EXERCISE DIRECTIONS
Pull out every line of the records below that contains the string "inches", and copy each one as it appears.

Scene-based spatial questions

## START

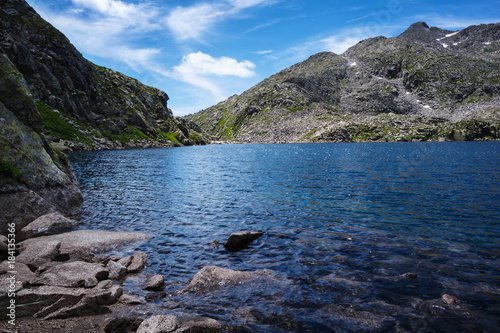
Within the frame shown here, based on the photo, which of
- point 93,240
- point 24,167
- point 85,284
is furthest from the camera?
point 24,167

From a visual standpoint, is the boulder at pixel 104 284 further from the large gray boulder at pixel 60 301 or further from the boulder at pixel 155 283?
the boulder at pixel 155 283

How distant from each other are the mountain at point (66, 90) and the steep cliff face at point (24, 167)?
3606 inches

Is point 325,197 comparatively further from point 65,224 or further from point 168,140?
point 168,140

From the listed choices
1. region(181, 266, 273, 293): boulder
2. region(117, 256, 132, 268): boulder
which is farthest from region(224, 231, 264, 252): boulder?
region(117, 256, 132, 268): boulder

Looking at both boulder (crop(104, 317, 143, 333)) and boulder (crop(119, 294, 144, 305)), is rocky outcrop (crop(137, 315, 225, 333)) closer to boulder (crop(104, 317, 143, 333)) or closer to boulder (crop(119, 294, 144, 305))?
boulder (crop(104, 317, 143, 333))

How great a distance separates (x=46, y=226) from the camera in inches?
785

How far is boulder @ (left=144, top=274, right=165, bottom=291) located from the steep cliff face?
1282 centimetres

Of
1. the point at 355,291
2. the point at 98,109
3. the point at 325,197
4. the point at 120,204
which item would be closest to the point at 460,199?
the point at 325,197

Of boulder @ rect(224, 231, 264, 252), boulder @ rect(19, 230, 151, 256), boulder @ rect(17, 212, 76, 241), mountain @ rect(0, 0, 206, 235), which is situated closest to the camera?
boulder @ rect(19, 230, 151, 256)

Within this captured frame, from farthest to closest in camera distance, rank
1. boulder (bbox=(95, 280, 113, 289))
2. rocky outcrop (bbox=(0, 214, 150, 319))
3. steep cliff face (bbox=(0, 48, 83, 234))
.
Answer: steep cliff face (bbox=(0, 48, 83, 234)), boulder (bbox=(95, 280, 113, 289)), rocky outcrop (bbox=(0, 214, 150, 319))

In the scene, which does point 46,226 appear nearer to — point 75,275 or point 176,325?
point 75,275

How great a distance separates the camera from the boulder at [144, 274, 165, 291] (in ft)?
41.9

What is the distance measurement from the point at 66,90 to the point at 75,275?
161 m

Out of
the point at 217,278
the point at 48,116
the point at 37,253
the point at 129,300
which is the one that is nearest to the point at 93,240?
the point at 37,253
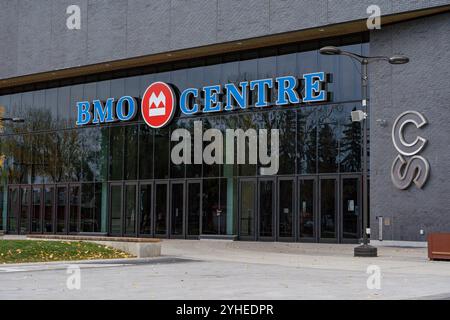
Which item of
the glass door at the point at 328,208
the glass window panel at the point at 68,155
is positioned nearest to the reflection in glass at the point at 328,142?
the glass door at the point at 328,208

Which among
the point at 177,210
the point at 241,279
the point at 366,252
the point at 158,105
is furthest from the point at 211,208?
the point at 241,279

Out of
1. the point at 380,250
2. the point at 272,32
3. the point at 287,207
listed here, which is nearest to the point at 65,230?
the point at 287,207

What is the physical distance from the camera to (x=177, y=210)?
40469 mm

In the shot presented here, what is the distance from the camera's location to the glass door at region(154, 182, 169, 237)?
4078cm

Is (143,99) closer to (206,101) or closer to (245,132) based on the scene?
(206,101)

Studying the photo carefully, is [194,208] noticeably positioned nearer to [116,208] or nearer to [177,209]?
[177,209]

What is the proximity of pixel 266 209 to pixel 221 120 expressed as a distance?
5.35 meters

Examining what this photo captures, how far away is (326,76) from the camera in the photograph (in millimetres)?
34969

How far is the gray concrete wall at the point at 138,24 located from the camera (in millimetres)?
33938

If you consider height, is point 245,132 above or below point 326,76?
below

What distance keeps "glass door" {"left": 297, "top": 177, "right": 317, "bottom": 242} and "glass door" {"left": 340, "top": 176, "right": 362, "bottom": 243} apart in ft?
4.96

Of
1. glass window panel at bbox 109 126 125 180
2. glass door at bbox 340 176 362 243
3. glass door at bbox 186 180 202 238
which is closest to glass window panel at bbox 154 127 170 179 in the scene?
glass door at bbox 186 180 202 238

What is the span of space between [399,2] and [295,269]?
1560cm

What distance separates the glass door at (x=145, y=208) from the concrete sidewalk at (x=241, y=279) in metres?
15.4
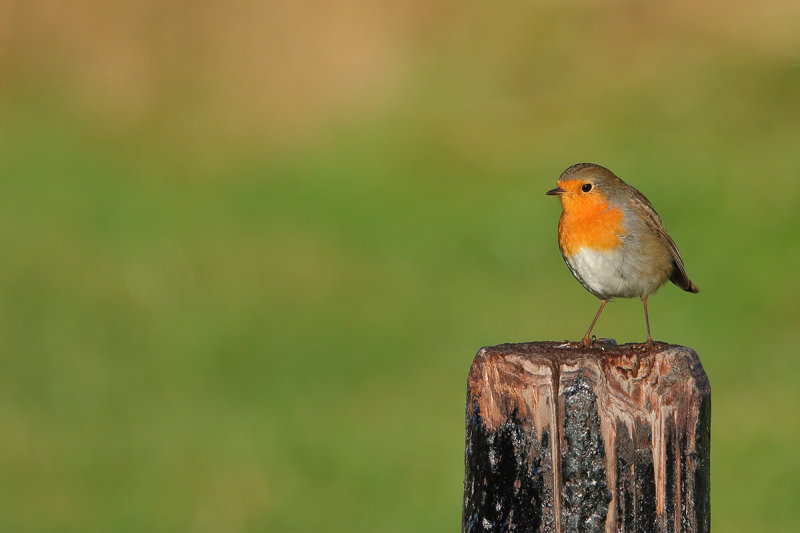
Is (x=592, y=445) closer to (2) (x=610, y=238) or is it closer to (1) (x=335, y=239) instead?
(2) (x=610, y=238)

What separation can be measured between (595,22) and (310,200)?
4.38 metres

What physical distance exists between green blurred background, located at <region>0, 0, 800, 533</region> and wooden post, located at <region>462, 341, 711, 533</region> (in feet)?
13.3

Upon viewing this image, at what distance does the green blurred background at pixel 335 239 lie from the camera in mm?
7594

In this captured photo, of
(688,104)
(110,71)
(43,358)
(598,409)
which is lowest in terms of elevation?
(598,409)

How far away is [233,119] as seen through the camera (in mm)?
13727

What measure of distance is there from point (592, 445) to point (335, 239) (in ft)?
27.2

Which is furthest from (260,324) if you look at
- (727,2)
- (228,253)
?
(727,2)

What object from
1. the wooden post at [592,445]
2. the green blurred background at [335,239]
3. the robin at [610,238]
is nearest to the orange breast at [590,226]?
the robin at [610,238]

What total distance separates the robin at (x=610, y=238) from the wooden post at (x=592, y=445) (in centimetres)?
165

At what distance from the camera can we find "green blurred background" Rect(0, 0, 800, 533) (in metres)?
7.59

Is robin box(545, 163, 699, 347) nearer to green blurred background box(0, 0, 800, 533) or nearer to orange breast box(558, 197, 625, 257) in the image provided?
orange breast box(558, 197, 625, 257)

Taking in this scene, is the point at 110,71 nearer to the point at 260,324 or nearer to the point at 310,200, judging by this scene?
the point at 310,200

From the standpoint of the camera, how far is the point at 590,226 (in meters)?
4.58

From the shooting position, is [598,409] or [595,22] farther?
[595,22]
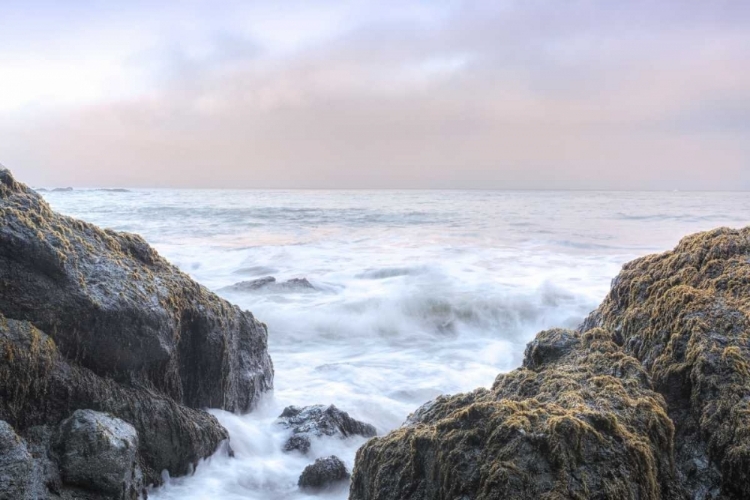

## END

THE SOLUTION
3606 inches
How great a distance separates (x=46, y=226) from the camera in inches?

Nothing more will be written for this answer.